> _EXTRAIT DU TEXTE_
Artiste
culte, égérie des branchés, grande prêtresse
d’un rock décalé, diva punk, poétesse
délirante, extra-terrestre de la chanson française,
tout a été écrit sur le personnage de Brigitte
Fontaine depuis son spectaculaire retour sur les sunlights
avec l’album kaléidoscope
Kékéland.
Avec Rue Saint louis en l’île,
nous retrouvons Brigitte Fontaine, frange noire et doubles couettes,
manguette emmitouflée dans un manteau de fourrure.
Car elle craint l’été ("Betty
Boop en août" : Va prendre
tes gouttes Betty Boop criseuse/La vie au mois d’août
est bien dangereuse/ Les volets tirés reste dans son lit)
qui l’oblige aussi à fuir sa rue y préférant
"L’éloge de l’hiver"
sur fond de sarabande orientale (Que revienne
l’hiver aux splendeurs impériales et aux caresses martiales).
Si la reine des Kékés n’est pas bien loin et
resurgit avec la popesque et tubesque "Veuve
Clicquot" (Johnny Walker, le pervers
des boites des Champs est parti au dodo avec la barjot veuve Clicquot
qui était mon idole de Saint Louis à Saint Paul)
et une nouvelle version de "Le nougat",
en duo avec Mous et
Hakim de Zebda, Rue Saint Louis
en l’île est l’album des amours et des nostalgies.
Sur les compositions d’Areski Belkacem,
son compagnon de toujours et à jamais, Brigitte Fontaine
pose son verbe poétique, fulgurant et halluciné, se
jouant des genres et des registres, pour nous faire partager des
bribes de son univers.

> _DONNÉES DISPONIBLES_

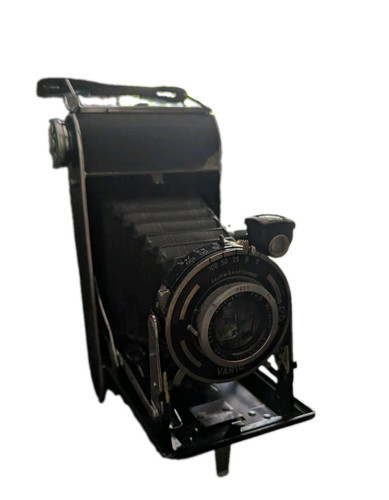 Vintage ensign selfix 320 - ensign,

> _TRAVAIL À FAIRE_
1. Pour chacune des affirmations (a), (b) et (c), dites si elle s'accorde avec l'article sur Brigitte Fontaine en répondant oui ou non et en citant les mots décisifs de l'article.
(a) Les musiques de l'album sont d'Areski Belkacem.
(b) La nouvelle version de « Le nougat » est chantée en solo.
(c) Brigitte Fontaine aime l'été.
2. Répondez aux questions suivantes d'après l'article sur Brigitte Fontaine.
(a) Avec quel album Brigitte Fontaine a-t-elle fait son retour spectaculaire ?
(b) Quelle saison la chanteuse célèbre-t-elle sur fond de sarabande orientale ?
(c) Qui est Areski Belkacem pour Brigitte Fontaine ?
3. Prolongez l'article sur Brigitte Fontaine à partir de sa dernière phrase.

> _CORRIGÉ_
1.
(a) Oui : « Sur les compositions d’Areski Belkacem ».
(b) Non : « en duo avec Mous et Hakim de Zebda ».
(c) Non : « Car elle craint l’été ».

2.
(a) Avec l'album Kékéland.
(b) L'hiver.
(c) Son compagnon de toujours et à jamais.

3.
Ode à sa rue, à son île de la capitale, "Rue
Saint louis en l'île" sur une partition originale
écrite par Astor Piazzola en
duo avec Gotan project.
Ode à son pays avec les magnifiques envolées lyriques
de "Frehel" (Nous
irons au cap Fréhel pour devenir immortel dans la grandeur
du matin/Nous filerons sur la lande dorée comme une légende).
Ode aux amours qu’elles soient ou non défuntes, qu’elles
soient ou non les siennes : dans "La chanson
de Simone" adaptée des lettres de Simone
de Beauvoir à son amour américain le bien aimé
Nelson Algren, sur un piano et un violon déchirants,
elle dit plus qu’elle ne chante, en anglais, dans un phrasé
émouvant, l’émoi amoureux et avec "Et
cetera", s’amuse sur une très belle mélodie
orientaliste, (Tu es à moi Ali Baba
de mardi gras/Je ne suis pas à toi/Pourquoi ?/C’est
bien dommage).
Grande dame de la chanson française, elle rend aussi hommage
à ses pairs avec le relookage d’une résurgence
du répertoire réaliste le mythique "L’homme
à la moto" chanté par Edith
Piaf, le portrait à la Ferré
de "Mado" bouche impalpable,
perverse et douce en pure perte (Elle est la
sirène des quais de gare/Et son domaine est nulle part)
et le gainsbourien "Grand jamais"
(Au grand jamais je ne t’échapperais/Au
grand jamais je ne te trahirais/Au grand jamais je ne te céderais/Au
grand jamais je te flatterais).
Et puis...et puis, il y a le troublant et angoissant "Folie"
sur un solo de pianoforte, (Folle de terreur
et d’horreur/Je vomis mon foie et mon cœur - Brigitte
est folle hihihi/Que c’est drôle, que c’est joli/Dans
les plumes de canari/Les feux follets et les rubis/Je ne sais comment
je survis). Brigitte, où êtes-vous?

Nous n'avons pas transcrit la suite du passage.